Buenos Aires, 11 marzo 2026 – La giustizia argentina ha comunicato un nuovo rinvio per l’avvio del processo relativo alla morte di Diego Armando Maradona. Il procedimento, che vede imputati sette sanitari accusati di omicidio per presunta negligenza, è stato posticipato al 14 aprile, a seguito di una richiesta congiunta del pubblico ministero e delle parti civili.
Nuovo calendario processuale e riduzione delle udienze
Il processo, che avrebbe dovuto iniziare il 17 marzo, subirà quindi uno slittamento di quasi un mese. Contestualmente, è stata modificata la frequenza delle udienze settimanali, che passeranno da tre a due, e anche l’elenco dei testimoni è stato tagliato da 178 a 90 figure. Sul banco degli imputati si trovano i professionisti medici che avevano in cura Maradona durante la convalescenza seguita a un delicato intervento neurochirurgico per la rimozione di un ematoma alla testa: il neurochirurgo Leopoldo Luque, la psichiatra Agustina Cosachov, lo psicologo Carlos Díaz, l’infermiere Ricardo Almirón e il suo superiore Mariano Perroni, insieme alla coordinatrice dell’assicurazione sanitaria Swiss Medical, Nancy Forlni, e al medico clinico Pedro Di Spagna.

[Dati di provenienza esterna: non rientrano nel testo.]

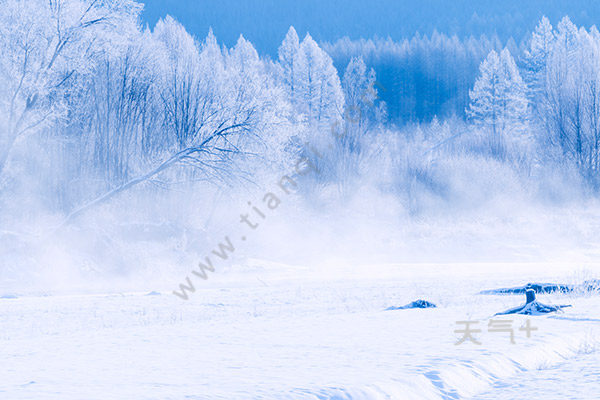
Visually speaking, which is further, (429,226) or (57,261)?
(429,226)

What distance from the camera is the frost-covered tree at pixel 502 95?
58.5 meters

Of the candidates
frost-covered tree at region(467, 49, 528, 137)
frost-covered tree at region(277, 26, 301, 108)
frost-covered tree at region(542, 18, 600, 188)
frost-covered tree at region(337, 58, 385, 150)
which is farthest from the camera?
frost-covered tree at region(277, 26, 301, 108)

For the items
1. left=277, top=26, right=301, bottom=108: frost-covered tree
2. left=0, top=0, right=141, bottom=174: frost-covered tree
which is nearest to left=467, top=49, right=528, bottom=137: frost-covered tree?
left=277, top=26, right=301, bottom=108: frost-covered tree

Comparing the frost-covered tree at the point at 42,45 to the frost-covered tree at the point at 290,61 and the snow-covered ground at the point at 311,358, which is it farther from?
the frost-covered tree at the point at 290,61

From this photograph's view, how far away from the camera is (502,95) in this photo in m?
59.2

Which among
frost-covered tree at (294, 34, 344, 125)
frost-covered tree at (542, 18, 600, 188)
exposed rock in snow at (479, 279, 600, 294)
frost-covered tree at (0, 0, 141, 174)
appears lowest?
exposed rock in snow at (479, 279, 600, 294)

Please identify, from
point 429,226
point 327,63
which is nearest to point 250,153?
point 429,226

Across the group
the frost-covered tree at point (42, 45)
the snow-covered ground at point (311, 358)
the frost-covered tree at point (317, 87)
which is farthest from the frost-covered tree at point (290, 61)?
the snow-covered ground at point (311, 358)

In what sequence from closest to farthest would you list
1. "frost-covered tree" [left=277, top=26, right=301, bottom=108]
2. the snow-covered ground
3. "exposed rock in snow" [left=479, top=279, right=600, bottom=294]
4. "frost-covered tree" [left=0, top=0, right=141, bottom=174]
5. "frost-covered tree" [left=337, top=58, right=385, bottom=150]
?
1. the snow-covered ground
2. "exposed rock in snow" [left=479, top=279, right=600, bottom=294]
3. "frost-covered tree" [left=0, top=0, right=141, bottom=174]
4. "frost-covered tree" [left=337, top=58, right=385, bottom=150]
5. "frost-covered tree" [left=277, top=26, right=301, bottom=108]

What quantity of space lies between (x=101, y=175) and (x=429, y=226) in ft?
47.2

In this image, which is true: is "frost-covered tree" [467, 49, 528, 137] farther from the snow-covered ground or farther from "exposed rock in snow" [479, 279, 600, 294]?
the snow-covered ground

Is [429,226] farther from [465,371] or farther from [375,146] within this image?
[465,371]

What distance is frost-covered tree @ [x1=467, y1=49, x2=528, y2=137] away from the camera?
58531 millimetres

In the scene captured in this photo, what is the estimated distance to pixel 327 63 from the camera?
195 feet
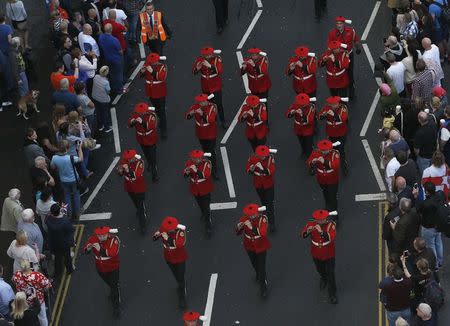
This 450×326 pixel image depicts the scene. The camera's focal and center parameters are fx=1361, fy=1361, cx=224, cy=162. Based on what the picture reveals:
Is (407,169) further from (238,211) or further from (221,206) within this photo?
(221,206)

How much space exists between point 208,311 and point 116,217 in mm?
3705

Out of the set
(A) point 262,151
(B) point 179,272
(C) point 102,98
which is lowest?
(B) point 179,272

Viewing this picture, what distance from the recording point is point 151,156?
94.2ft

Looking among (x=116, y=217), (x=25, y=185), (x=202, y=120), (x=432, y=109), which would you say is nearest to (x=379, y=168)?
(x=432, y=109)

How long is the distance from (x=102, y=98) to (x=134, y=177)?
366 cm

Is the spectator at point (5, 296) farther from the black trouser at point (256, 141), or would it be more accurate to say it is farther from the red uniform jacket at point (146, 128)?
the black trouser at point (256, 141)

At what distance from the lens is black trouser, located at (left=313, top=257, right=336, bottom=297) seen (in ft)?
81.9

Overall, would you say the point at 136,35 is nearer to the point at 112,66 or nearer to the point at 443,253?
the point at 112,66

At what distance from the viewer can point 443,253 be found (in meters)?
26.2

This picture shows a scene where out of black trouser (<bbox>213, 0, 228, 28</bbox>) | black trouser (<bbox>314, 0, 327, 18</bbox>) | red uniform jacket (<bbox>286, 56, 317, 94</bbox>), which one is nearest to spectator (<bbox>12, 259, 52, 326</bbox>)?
red uniform jacket (<bbox>286, 56, 317, 94</bbox>)

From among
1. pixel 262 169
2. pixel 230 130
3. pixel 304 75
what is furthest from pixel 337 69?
pixel 262 169

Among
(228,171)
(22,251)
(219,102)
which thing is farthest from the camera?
(219,102)

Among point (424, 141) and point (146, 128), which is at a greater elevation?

Cause della morte e contesto giudiziario
Secondo l’autopsia, Maradona è deceduto il 25 novembre 2020, all’età di 60 anni, a causa di un edema polmonare acuto secondario a insufficienza cardiaca. Il cuore dell’ex campione pesava 503 grammi, circa il doppio del peso normale, e presentava una cardiomiopatia dilatativa con un grave accumulo di liquidi negli organi e nel corpo (anasarca).
Il procedimento giudiziario ha subito diverse battute d’arresto, tra cui il clamoroso annullamento del primo processo a causa di irregolarità imputate alla giudice Julieta Makintach, coinvolta in un’indagine per presunte collaborazioni non autorizzate con una casa di produzione cinematografica, con conseguente sospensione delle udienze. Tale vicenda ha sollevato nuove ombre sul corretto svolgimento del processo, ma l’inchiesta è stata rilanciata con nuove date e modalità.
La figura di Maradona, icona indiscussa del calcio mondiale, rimane al centro di un dibattito intenso sia per le cause della sua morte sia per le responsabilità mediche in capo al suo staff sanitario.